== PROVIDED RECORDS
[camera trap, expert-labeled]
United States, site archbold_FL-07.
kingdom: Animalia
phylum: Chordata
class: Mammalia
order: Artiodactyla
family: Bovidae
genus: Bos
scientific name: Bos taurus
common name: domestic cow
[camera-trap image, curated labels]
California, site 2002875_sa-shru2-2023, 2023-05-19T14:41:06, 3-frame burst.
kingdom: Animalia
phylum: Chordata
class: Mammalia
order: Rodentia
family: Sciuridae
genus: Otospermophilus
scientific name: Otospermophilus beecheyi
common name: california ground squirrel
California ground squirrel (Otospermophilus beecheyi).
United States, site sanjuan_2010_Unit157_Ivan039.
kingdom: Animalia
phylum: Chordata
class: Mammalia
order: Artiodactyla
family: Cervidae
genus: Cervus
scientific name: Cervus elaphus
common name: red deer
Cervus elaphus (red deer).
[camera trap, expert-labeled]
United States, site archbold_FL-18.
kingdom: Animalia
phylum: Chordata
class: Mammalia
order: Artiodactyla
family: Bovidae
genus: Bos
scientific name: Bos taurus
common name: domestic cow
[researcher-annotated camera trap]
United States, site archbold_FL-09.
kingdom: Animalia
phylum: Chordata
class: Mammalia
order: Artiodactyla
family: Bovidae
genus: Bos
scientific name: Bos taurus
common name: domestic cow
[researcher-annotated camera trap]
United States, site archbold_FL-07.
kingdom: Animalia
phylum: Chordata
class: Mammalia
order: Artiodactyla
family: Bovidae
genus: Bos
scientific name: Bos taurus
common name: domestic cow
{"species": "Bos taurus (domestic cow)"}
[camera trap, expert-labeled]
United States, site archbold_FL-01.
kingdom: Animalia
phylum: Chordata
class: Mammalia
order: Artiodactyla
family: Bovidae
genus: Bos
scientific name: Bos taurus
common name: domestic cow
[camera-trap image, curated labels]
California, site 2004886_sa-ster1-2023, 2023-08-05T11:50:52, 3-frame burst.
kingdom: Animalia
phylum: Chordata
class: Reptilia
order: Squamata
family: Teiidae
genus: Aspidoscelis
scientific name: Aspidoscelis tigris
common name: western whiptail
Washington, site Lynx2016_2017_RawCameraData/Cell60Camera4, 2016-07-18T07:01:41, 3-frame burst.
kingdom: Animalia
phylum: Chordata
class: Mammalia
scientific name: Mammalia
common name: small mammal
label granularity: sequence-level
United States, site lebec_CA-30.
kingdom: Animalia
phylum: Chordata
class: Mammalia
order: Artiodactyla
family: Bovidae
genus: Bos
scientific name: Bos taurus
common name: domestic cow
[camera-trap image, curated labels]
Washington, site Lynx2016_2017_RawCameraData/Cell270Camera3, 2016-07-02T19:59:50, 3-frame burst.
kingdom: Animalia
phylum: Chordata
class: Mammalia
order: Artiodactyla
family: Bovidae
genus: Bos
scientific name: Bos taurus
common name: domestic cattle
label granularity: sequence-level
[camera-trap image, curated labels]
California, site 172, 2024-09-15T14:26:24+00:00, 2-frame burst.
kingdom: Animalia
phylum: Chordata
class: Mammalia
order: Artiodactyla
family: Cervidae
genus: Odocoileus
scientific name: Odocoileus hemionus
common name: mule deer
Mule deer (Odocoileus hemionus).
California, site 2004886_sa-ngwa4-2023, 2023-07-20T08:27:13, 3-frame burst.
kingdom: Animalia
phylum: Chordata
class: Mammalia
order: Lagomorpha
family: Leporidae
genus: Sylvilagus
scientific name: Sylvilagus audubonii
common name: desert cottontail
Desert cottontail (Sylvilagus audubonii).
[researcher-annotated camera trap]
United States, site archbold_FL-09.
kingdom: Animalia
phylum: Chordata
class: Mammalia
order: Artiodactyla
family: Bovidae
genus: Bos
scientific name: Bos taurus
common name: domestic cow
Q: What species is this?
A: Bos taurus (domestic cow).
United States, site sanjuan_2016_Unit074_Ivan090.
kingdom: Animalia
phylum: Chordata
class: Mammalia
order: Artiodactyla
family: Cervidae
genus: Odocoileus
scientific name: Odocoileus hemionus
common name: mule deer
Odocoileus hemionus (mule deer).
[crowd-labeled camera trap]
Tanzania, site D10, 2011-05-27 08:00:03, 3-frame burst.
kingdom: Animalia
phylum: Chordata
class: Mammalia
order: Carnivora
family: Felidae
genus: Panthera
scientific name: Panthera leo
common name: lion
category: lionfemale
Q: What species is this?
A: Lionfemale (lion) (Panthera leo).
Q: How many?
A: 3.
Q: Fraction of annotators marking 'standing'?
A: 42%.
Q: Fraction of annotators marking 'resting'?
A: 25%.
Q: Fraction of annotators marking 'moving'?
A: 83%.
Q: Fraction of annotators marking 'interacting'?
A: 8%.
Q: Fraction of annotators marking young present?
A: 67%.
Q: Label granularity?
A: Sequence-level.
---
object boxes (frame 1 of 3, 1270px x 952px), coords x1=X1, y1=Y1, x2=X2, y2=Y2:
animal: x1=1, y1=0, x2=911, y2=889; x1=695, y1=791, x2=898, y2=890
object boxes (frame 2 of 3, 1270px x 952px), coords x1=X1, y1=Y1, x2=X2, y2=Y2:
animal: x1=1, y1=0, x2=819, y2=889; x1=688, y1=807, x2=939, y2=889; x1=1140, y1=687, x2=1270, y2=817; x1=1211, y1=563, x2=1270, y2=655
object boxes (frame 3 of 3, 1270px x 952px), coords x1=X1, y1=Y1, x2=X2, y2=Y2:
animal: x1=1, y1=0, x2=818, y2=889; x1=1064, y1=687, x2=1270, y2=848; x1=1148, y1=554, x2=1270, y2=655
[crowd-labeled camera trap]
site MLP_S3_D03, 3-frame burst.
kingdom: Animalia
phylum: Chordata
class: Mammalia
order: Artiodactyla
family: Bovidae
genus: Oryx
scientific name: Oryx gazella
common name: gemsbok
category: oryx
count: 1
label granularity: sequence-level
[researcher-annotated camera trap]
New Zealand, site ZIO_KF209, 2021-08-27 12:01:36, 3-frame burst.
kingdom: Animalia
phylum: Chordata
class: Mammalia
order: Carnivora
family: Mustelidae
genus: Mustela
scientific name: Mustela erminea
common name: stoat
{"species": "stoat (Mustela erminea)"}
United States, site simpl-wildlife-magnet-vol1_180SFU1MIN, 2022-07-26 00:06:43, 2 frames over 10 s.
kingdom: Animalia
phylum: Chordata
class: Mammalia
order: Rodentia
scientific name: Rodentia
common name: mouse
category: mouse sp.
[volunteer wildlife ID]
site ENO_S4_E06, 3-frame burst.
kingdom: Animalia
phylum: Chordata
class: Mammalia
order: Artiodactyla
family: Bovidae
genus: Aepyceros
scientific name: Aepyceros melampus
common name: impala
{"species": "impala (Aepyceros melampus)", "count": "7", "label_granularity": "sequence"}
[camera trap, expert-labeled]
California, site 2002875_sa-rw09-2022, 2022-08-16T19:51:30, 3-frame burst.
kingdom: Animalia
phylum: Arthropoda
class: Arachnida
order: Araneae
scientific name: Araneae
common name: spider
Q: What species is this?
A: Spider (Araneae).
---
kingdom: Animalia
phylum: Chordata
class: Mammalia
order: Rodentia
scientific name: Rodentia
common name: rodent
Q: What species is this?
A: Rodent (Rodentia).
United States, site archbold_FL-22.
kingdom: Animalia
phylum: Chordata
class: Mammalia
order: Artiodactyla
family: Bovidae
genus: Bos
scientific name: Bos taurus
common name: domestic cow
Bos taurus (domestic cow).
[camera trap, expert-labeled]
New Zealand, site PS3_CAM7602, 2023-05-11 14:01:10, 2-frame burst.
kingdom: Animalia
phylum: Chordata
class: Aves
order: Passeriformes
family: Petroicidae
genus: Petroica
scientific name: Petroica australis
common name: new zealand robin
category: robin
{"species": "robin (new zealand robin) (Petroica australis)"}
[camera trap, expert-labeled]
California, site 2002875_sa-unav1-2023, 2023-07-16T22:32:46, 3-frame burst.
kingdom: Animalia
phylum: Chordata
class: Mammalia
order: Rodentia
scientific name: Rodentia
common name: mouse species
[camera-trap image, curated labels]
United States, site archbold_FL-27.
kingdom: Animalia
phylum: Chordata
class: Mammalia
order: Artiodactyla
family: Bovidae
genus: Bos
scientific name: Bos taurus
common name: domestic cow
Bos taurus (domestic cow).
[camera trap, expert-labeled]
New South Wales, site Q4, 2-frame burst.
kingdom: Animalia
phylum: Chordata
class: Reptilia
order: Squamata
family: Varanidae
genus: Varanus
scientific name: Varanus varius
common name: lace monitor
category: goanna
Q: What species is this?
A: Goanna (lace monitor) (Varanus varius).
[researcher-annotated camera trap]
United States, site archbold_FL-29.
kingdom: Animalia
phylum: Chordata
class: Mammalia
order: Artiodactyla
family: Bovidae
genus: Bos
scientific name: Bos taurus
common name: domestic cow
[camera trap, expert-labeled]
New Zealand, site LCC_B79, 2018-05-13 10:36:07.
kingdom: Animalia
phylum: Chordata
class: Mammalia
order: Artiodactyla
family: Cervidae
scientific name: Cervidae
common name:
====
■ WHAT IS NEEDED
Your answer should be only the number of lines in the records that hold the word "Fraction".

■ EXPECTED OUTPUT
5